A l’audience, Maître [T] [S] ès qualités réitère les termes de son acte introductif d’instance et maintient oralement ses demandes. Elle ajoute qu’elle demande la jonction avec le dossier enregistré sous le numéro 24/54460.
Elle fait valoir qu’il convient de poursuivre la gestion locative et l’administration quotidienne des lots n°2, 7 et 98 de l’état descriptif de division de l’immeuble sis [Adresse 2] à Paris 20ème, représenter l’indivision propriétaire de ces lots dans le cadre de la procédure engagée par le preneur, la Sas [17] et d’envisager le règlement amiable de cette procédure au moyen de la régularisation d’un bail commercial sous réserve de l’autorisation du tribunal judiciaire de Paris.

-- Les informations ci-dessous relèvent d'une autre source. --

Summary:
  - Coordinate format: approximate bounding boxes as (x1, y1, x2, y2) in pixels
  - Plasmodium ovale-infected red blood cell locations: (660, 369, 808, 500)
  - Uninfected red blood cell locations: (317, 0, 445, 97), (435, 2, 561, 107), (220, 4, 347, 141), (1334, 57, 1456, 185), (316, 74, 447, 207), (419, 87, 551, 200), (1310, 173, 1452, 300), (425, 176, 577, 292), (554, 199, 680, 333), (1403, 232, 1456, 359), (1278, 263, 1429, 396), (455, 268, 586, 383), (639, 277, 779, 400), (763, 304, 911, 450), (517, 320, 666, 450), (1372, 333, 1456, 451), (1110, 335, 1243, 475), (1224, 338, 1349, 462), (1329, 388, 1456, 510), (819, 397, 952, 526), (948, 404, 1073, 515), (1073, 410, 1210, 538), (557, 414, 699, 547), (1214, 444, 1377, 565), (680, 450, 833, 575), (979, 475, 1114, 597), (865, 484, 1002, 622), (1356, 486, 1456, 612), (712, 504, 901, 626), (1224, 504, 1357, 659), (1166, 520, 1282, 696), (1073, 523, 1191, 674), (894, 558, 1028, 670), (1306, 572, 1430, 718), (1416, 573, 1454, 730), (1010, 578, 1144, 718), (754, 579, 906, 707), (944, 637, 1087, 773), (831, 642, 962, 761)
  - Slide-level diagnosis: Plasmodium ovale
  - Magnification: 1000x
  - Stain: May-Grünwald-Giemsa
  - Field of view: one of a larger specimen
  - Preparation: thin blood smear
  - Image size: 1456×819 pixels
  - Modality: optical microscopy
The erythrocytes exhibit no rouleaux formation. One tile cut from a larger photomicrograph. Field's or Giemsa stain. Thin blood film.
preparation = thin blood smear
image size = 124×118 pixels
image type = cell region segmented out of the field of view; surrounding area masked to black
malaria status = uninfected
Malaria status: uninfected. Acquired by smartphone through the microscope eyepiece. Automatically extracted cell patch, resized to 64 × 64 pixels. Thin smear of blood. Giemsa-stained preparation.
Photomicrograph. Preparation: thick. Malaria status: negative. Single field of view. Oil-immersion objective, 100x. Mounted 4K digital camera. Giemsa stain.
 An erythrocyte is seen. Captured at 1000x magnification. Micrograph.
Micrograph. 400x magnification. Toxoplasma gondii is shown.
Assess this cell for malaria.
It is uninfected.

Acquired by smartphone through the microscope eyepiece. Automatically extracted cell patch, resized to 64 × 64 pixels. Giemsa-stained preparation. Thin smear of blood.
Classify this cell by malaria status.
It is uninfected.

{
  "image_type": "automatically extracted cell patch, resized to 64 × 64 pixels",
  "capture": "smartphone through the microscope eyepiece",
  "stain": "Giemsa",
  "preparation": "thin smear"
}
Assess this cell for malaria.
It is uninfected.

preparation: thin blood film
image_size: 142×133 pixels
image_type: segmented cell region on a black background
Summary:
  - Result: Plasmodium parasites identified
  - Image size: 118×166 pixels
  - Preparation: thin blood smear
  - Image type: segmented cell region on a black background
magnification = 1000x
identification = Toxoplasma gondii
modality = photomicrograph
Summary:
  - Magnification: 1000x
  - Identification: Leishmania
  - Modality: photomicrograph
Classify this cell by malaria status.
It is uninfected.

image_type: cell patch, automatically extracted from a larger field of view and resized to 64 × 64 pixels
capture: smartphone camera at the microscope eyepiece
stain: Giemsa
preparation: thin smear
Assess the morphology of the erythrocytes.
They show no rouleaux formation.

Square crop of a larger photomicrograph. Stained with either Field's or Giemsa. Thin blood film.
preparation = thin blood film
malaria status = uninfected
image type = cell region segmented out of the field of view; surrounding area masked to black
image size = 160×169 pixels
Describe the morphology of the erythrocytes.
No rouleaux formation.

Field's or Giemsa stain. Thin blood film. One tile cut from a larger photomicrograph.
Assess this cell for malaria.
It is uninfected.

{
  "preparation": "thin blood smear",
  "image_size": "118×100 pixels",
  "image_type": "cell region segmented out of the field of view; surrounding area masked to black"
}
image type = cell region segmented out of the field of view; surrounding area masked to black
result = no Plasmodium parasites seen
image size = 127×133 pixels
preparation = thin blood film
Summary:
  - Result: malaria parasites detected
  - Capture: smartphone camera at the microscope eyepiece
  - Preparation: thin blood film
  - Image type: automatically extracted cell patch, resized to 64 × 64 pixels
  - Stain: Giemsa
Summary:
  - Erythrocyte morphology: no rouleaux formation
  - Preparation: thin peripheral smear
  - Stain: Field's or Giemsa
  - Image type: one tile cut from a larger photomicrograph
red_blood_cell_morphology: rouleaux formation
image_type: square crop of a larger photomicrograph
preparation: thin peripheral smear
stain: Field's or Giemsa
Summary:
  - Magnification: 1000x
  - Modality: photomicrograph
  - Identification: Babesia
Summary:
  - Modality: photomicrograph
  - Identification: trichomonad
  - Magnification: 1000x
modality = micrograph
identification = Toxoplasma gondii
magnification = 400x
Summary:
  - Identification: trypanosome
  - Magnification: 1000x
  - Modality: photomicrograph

La décision a été mise en délibéré au 14 mai 2026.
MOTIFS
1/ Sur la demande de jonction
Aux termes de l’article 125 du code de procédure civile, les fins de non-recevoir doivent être relevées d’office lorsqu’elles ont un caractère d’ordre public, notamment lorsqu’elles résultent de l’inobservation des délais dans lesquels doivent être exercées les voies de recours ou de l’absence d’ouverture d’une voie de recours. Le juge peut relever d’office la fin de non-recevoir tirée du défaut d’intérêt, du défaut de qualité ou de la chose jugée. Lorsqu’une fin de non-recevoir nécessite que soit tranchée au préalable une question de fond, le juge statue sur cette question de fond et sur cette fin de non-recevoir dans le même jugement, mais par des dispositions distinctes. Sa décision a l’autorité de la chose jugée relativement à la question de fond et à la fin de non-recevoir.